EducationApril 1, 2026· Last updated April 1, 2026

Build a Real-Time Data Quality Dashboard with the DataForge API

Learn how to monitor, validate, and visualize data quality metrics in real time using the DataForge API and Python. Includes a complete dashboard example.

APIVult Team

@apivult

Build a Real-Time Data Quality Dashboard with the DataForge API

Bad data is expensive. A 2024 Gartner study estimated that poor data quality costs organizations an average of $12.9 million per year. Yet most teams only discover data quality issues after they've already damaged reports, broken pipelines, or triggered incorrect business decisions.
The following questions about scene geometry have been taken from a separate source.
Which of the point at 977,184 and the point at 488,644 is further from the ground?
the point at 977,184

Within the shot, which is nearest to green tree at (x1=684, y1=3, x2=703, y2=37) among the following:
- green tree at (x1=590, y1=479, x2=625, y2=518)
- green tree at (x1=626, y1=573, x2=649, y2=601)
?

The fix isn't just validation at ingestion — it's continuous, real-time monitoring that surfaces anomalies as they happen. This guide shows you how to build a data quality dashboard using the DataForge API that tracks validation scores, flags anomalies, and gives your team instant visibility into the health of your data.

What We're Building

By the end of this tutorial, you'll have:

A Python data quality monitoring service that validates data in real time
A FastAPI-based dashboard endpoint serving quality metrics
Automated alerting when data quality drops below a threshold
A simple HTML dashboard that displays live quality scores

Why Use an API for Data Quality?

The DataForge API handles the heavy lifting of data validation, cleaning, and formatting. Instead of writing custom validation rules for every data type, you send raw data and get back:

Validation scores — how clean is this data on a 0-100 scale
Anomaly flags — which fields have unusual values, missing data, or format violations
Cleaned output — corrected, normalized data ready for downstream use
Field-level stats — completeness, uniqueness, format compliance per column

This means your monitoring service stays lean and focused on orchestration rather than reinventing validation logic.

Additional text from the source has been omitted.